Youngsbury House is a Grade II listed house near Wadesmill, Hertfordshire, England. The stable block is Grade II* listed.
The house was built in about 1745 by David Poole.
There are 97 acres of grounds, and gardens landscaped by Capability Brown.
They are listed Grade II*.

==People connected with it==
David Barclay, the Quaker banker and abolitionist, bought the manor in 1769, and enlarged the house. A plan by Capability Brown the following year introduced a serpentine lake, using the waters of the River Rib.

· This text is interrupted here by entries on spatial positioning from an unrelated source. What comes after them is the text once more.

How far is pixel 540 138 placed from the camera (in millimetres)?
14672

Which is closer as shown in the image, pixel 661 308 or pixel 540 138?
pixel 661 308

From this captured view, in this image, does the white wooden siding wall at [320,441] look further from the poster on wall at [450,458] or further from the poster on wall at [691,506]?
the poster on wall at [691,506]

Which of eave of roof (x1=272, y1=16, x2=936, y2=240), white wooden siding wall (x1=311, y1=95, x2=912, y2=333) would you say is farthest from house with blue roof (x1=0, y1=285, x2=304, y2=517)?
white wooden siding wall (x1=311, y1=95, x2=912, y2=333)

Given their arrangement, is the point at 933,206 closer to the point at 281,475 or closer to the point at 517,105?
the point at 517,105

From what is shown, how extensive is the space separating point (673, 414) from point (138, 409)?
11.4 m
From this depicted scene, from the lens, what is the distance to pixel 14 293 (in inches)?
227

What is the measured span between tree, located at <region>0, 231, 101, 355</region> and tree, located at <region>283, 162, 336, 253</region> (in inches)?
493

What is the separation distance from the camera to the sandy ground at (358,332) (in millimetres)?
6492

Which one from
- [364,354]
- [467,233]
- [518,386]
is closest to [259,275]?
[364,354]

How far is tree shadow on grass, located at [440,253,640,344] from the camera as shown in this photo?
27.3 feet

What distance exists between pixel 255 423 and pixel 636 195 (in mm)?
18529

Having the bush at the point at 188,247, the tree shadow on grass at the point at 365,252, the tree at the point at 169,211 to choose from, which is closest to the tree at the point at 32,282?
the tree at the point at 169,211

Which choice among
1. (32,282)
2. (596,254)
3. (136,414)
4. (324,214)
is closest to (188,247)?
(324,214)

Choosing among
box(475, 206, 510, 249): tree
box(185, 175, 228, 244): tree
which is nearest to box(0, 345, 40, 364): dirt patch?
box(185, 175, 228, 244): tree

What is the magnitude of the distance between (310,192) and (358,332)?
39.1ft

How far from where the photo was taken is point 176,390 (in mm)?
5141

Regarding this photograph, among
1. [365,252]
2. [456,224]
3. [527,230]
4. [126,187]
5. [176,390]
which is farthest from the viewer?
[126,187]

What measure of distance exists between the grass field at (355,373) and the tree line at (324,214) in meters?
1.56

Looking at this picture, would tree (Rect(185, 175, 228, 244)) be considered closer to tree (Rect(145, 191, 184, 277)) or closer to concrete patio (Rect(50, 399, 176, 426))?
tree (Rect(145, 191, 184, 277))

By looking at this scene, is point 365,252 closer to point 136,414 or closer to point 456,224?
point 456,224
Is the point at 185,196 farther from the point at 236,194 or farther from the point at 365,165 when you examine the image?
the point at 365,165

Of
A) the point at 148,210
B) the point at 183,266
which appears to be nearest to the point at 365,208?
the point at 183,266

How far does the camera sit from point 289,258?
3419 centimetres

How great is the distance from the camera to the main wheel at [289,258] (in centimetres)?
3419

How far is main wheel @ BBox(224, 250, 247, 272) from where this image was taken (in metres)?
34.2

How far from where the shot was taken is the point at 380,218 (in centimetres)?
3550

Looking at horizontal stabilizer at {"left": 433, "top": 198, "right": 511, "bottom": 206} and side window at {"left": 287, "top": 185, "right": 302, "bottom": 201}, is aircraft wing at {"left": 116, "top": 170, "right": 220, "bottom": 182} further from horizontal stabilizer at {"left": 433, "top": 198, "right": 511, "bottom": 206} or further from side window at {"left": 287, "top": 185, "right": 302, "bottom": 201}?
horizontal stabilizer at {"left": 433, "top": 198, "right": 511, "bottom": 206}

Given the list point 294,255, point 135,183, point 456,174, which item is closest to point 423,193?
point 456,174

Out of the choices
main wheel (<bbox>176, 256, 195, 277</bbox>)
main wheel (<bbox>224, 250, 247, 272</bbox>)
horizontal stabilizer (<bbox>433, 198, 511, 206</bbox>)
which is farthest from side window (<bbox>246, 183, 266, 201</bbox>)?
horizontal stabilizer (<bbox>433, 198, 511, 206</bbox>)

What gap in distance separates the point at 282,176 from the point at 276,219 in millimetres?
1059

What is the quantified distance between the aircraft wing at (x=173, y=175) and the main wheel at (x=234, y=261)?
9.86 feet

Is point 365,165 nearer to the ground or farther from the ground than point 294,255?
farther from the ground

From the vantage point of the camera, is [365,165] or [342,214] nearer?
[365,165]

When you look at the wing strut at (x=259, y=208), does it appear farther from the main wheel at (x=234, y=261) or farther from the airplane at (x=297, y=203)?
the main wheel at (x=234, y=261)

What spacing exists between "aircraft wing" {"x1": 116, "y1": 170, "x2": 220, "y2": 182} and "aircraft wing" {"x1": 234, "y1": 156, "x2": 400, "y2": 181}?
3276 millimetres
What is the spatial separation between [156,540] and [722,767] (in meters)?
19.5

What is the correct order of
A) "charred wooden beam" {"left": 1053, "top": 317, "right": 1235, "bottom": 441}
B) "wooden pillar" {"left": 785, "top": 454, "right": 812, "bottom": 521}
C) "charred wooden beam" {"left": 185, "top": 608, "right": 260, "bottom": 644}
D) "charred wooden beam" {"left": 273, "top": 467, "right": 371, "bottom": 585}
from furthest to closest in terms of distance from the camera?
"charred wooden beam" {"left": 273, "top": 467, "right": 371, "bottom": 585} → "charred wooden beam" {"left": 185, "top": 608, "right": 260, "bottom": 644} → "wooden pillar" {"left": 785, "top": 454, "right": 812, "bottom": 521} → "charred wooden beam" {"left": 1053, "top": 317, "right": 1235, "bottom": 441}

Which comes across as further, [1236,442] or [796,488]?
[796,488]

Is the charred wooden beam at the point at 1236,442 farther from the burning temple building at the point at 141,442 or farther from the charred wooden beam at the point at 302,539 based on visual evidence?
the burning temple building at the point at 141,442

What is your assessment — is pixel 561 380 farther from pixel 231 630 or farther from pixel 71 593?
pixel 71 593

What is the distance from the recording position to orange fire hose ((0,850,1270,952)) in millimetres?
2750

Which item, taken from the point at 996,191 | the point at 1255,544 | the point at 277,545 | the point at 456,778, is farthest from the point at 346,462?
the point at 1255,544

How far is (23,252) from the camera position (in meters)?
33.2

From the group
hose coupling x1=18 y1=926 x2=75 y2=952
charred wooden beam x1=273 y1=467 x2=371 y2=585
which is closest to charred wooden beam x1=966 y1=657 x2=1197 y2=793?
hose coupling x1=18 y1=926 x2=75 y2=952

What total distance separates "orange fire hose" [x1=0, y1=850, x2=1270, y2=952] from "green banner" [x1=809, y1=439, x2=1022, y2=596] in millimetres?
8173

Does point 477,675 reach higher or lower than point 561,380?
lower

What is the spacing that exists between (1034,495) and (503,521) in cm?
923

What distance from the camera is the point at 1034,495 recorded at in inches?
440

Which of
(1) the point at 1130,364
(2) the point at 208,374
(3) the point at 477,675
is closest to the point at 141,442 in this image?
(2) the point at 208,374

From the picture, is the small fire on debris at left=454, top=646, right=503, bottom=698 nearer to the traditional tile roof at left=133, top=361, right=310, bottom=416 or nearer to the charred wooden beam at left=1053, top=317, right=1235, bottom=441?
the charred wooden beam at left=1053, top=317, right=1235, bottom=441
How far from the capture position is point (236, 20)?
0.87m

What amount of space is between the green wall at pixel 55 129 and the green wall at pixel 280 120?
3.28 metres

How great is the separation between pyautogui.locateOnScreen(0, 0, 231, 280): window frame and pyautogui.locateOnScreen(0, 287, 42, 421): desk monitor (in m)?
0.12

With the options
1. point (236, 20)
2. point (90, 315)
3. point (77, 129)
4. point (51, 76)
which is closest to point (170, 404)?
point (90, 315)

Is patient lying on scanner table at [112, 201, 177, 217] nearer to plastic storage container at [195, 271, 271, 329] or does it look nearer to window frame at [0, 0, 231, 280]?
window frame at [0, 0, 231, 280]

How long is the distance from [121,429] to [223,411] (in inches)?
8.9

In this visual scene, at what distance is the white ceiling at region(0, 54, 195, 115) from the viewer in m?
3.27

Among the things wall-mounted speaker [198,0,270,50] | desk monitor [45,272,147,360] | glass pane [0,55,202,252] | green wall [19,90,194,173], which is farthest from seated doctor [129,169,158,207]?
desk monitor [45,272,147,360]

Barclay sold it in 1793, after the death of his second wife, to William Cunliffe Shawe, and it passed in 1796 to Daniel Giles. Christopher William Giles-Puller, MP for Hertfordshire from 1857 until his death in 1864, lived there.

In 2012, it was for sale, "offers in excess of £3,900,000". As of 2015, it was owned by Jeremy Langmead, the former editor of Wallpaper* magazine and Esquire magazine, who used to be married to writer India Knight. In 2017 it was sold to James and Claire Pearce who have restored it to better, but similar to, its original state. It is their family home for them and their three children. It took nearly three years to obtain all the required Planning and other permissions. However, the house itself was completed in February 2023 and the family occupied it. The gardens and other nearby features are to be completed, although the parkland remains open to walkers.